INSTRUCTIONS FOR THE TASK
Copy the listing word for word, starting with the line that contains "Sorting from farthest" and going on through the line that contains "which one is", with both of those lines included.

EXERCISE MATERIAL
┌──
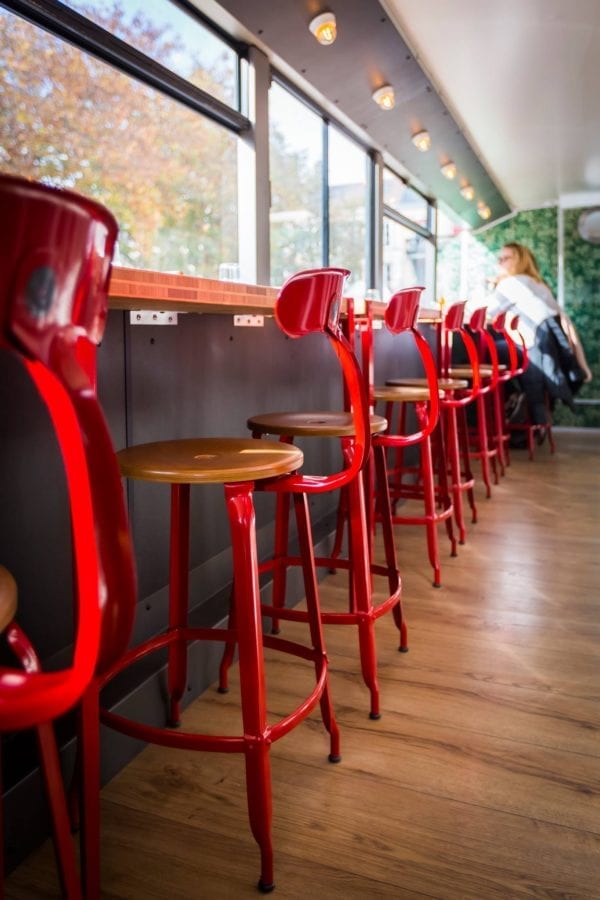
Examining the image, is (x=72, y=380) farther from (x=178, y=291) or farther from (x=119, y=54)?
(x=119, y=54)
└──
┌──
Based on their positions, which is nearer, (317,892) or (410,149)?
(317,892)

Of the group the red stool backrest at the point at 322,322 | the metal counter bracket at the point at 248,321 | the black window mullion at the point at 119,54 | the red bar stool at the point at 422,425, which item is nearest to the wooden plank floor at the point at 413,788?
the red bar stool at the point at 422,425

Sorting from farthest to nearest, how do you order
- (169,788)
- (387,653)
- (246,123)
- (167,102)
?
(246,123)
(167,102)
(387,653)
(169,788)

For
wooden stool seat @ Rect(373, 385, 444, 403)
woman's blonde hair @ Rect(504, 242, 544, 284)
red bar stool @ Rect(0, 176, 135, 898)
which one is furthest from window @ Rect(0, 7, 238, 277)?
└──
SOLUTION TO THIS EXERCISE
Sorting from farthest to nearest, how do you order
- (169,788)
- (387,653)
- (246,123)
- (167,102)
?
(246,123)
(167,102)
(387,653)
(169,788)

For
wooden stool seat @ Rect(373, 385, 444, 403)
woman's blonde hair @ Rect(504, 242, 544, 284)
red bar stool @ Rect(0, 176, 135, 898)
which one is furthest from window @ Rect(0, 7, 238, 277)?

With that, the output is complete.